With the Spring 2005 semester, The Samuel S. Fleisher Art Memorial realizes a dream eight years in the making. Beginning on March 8th, some 1,400 students – adults and children – return to an extensively renovated facility. Since late November 2004, the buildings at 715 to 721 Catharine Street have undergone a remarkable internal transformation: circulation has been improved with wide gracious corridors and an expanded lobby area; a five-story elevator will take students from basement to fourth floor studios; a sprinkler system will protect students, visitors and staff in the event of a fire; air conditioning will make all of Fleisher’s studios comfortable year-round; two full libraries – one for adults and one for children – will house the ever expanding collection of books and visual materials for art study; and exhibition opportunities for student and faculty will expand with well-illuminated hallways and a dedicated exhibition space for Fleisher’s faculty of 90 teaching artists.
DAS Architects began the process of re-envisioning Fleisher in 1997 when David Schultz (then a board member) and his partner Susan Davidson interviewed staff and faculty about how Fleisher could better serve its audiences and expand programming. The first phase of the program DAS laid out included the acquisition and renovation of a new building at 705 Christian Street in 2001. That building, the Fleisher Center for Works on Paper, now houses printmaking and photography studios and a new gallery. The renovation of Fleisher’s Catharine Street facility marks the conclusion of the transformation that will make it possible for Fleisher to expand its audiences by some 40% and develop programs that are more broadly accessible to those with physical challenges.
In commenting on the impact of the renovations, Fleisher's executive director Thora Jacobson noted, "The Fleisher buildings, beloved as they are, have really limited us in terms of the numbers we could serve, and the ways we could serve students and artists. With the impressive work that has happened over the past four months, we can finally think of Fleisher as a coherent suite of spaces – a real campus – that can be open and available more hours each day, and more months each year."
Clemens Construction Company served as the construction managers for the renovations, employing "a full court press" to ensure that Fleisher could re-open on time. The full cost for this phase of renovations is just over $1.8 million, much of which is already pledged.
Support for the Fleisher capital campaign has come largely from board members and individual donors, with additional support from the William Penn, Connelly, Arcadia, and Hoxie Harrison Smith Foundations, and the Pennsylvania Department of Community and Economic Development. A major bequest of the late Dr. Robert R. Rosenbaum, a former student at Fleisher, has made the swift completion of this work possible.
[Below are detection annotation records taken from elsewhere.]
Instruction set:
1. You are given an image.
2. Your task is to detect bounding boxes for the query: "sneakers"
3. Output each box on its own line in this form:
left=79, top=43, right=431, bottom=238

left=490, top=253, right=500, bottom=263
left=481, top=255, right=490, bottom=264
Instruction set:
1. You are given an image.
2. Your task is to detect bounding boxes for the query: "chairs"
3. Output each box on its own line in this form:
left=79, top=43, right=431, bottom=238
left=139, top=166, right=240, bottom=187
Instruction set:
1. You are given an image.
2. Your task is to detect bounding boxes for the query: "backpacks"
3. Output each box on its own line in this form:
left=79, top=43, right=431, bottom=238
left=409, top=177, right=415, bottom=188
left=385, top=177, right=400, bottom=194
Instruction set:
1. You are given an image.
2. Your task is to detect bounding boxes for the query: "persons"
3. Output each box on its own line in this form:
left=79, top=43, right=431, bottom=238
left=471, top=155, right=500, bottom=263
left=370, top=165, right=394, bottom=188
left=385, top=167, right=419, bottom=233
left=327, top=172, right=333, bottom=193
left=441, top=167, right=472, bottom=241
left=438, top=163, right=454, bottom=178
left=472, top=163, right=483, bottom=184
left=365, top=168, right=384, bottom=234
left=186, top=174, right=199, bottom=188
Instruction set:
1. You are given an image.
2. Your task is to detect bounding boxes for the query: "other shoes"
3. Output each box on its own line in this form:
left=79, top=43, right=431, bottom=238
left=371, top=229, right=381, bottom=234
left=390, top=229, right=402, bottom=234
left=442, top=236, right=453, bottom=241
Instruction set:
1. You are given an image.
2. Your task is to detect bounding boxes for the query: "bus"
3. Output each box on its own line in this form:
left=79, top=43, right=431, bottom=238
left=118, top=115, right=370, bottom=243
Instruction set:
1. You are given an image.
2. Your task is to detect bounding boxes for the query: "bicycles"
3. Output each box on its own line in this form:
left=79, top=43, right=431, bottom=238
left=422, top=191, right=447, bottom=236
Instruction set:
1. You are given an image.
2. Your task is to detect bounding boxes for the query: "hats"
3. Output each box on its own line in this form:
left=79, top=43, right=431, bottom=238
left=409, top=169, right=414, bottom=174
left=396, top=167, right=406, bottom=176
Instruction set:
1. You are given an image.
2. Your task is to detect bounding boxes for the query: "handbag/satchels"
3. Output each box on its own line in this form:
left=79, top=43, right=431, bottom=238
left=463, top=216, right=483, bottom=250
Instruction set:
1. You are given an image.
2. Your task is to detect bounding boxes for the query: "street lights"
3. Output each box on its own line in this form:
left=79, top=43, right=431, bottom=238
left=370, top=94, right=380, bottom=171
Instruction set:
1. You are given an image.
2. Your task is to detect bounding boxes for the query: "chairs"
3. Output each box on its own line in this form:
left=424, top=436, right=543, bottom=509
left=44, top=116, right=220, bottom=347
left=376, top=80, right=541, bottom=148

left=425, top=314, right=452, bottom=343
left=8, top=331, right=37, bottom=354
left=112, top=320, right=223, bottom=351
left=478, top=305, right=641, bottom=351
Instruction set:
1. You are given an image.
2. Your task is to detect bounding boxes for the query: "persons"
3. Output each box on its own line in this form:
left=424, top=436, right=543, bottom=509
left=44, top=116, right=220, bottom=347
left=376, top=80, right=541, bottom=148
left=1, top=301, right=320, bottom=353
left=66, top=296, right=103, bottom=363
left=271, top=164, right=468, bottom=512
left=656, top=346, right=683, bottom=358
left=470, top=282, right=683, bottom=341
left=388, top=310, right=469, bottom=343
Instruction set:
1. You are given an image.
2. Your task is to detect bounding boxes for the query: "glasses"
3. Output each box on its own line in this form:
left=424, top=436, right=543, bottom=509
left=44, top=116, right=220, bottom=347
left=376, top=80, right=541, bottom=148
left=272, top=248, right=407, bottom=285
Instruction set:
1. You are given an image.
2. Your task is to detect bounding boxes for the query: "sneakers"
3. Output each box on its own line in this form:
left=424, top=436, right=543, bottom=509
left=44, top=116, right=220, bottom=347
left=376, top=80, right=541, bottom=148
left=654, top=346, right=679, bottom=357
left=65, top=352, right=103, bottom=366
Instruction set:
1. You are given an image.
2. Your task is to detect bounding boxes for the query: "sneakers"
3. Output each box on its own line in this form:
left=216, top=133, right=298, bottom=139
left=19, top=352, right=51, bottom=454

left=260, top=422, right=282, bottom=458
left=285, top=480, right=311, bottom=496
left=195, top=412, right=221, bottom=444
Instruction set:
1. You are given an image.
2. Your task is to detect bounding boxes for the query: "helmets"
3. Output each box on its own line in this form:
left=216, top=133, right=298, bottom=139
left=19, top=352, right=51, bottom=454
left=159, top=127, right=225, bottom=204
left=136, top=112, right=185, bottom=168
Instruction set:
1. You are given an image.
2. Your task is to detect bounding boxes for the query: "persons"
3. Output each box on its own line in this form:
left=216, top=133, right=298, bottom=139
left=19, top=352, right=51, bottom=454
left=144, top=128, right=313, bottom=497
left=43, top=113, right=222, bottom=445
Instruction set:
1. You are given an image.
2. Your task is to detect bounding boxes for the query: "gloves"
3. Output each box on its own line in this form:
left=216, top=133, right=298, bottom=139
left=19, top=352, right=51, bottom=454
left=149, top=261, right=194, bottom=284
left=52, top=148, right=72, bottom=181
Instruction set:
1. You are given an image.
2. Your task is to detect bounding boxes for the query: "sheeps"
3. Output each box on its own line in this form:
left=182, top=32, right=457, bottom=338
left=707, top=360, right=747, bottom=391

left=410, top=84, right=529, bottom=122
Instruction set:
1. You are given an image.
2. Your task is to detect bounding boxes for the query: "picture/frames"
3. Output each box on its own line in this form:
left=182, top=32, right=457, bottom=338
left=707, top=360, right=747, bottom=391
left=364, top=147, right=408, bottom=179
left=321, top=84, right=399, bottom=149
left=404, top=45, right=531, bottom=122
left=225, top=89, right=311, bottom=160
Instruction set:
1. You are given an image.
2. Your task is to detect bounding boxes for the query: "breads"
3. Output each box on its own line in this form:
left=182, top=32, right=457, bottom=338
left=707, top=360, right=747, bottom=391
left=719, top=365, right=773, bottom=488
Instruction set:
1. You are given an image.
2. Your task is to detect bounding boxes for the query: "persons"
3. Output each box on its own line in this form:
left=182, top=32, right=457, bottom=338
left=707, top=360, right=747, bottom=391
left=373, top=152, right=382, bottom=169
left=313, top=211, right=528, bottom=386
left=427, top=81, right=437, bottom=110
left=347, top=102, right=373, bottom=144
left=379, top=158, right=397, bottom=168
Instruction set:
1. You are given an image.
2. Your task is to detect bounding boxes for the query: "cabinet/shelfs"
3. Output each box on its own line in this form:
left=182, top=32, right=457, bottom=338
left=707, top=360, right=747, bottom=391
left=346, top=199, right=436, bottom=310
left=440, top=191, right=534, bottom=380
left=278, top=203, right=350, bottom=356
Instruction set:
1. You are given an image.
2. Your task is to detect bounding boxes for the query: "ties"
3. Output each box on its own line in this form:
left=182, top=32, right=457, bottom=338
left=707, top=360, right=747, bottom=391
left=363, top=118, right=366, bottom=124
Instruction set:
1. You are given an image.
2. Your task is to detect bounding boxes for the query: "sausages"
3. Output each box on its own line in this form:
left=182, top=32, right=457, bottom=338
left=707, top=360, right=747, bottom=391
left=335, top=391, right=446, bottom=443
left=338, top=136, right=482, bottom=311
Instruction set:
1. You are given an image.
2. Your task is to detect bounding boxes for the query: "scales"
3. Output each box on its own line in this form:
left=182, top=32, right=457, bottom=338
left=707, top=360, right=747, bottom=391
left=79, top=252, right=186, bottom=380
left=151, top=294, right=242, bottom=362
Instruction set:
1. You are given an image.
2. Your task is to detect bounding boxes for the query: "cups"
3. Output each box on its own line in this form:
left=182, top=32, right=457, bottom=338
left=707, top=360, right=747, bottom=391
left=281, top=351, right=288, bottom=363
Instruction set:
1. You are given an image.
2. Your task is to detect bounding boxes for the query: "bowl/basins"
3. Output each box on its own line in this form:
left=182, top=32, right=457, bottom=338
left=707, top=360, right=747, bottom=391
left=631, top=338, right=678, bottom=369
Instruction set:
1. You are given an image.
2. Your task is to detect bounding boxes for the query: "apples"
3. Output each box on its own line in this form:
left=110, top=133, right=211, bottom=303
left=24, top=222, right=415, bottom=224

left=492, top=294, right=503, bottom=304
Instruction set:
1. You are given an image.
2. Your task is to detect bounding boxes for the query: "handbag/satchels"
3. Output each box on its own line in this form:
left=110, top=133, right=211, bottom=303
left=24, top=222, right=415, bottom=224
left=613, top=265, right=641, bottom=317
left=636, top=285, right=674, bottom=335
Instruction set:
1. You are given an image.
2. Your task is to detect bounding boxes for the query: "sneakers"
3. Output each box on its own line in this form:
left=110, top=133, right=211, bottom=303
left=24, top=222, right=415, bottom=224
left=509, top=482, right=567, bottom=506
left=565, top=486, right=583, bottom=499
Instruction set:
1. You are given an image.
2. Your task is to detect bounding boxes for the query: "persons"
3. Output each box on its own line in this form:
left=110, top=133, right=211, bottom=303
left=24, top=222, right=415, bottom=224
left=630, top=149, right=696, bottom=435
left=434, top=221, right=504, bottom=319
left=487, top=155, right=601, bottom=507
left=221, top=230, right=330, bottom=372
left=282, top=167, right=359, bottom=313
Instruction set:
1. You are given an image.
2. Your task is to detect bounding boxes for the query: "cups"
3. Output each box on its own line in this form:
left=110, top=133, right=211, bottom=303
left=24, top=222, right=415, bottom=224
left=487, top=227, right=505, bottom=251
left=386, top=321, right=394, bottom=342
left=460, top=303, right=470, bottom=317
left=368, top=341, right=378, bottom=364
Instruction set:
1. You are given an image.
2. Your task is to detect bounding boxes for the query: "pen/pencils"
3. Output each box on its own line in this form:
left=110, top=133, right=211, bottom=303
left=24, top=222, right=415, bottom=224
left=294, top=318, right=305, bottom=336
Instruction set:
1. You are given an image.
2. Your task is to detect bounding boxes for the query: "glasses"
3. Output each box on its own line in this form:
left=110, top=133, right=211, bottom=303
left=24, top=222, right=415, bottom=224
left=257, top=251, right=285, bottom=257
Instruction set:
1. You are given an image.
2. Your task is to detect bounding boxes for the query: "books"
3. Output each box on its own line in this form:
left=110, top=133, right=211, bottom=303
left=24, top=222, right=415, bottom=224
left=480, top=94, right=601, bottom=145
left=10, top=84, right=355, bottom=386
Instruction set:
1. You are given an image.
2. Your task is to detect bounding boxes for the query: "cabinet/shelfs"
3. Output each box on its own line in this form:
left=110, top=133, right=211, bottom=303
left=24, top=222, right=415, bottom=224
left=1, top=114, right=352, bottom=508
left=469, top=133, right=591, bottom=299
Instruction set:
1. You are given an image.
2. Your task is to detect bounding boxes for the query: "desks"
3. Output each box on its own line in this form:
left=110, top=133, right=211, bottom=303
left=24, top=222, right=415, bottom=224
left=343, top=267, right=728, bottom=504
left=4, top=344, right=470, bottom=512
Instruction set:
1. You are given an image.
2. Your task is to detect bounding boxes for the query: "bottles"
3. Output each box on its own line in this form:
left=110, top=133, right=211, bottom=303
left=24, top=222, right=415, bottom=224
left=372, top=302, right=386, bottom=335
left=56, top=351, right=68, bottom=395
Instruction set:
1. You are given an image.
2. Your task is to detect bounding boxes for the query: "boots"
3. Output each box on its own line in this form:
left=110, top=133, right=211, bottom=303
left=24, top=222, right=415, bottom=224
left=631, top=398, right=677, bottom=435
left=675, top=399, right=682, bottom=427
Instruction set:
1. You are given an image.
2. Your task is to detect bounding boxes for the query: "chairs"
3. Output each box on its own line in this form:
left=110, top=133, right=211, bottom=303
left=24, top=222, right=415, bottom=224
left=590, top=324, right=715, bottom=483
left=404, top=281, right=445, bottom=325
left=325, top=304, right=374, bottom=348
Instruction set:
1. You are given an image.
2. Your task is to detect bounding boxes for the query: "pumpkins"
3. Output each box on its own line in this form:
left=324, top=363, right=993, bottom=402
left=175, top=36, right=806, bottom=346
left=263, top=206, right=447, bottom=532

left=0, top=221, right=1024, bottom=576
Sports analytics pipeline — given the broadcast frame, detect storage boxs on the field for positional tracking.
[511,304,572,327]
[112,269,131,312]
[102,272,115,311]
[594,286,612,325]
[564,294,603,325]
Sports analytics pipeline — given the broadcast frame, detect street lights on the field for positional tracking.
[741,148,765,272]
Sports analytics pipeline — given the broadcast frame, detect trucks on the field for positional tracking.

Ms. Jacobson noted, "Fleisher extends special appreciation to all who have supported us throughout the years as we prepared for this long-awaited improvement and expansion program. This valuable support continues to sustain Fleisher’s historic mission of access to and quality in visual arts education – a mission that now reaches over 3,000 adults and 1,100 children each year."
Fleisher re-opens for evening classes on Tuesday March 8, 2005. Over the course of the next three months, Fleisher will celebrate the reopening of the buildings and expanding programs with open house events and dedications of newly named studios and public spaces.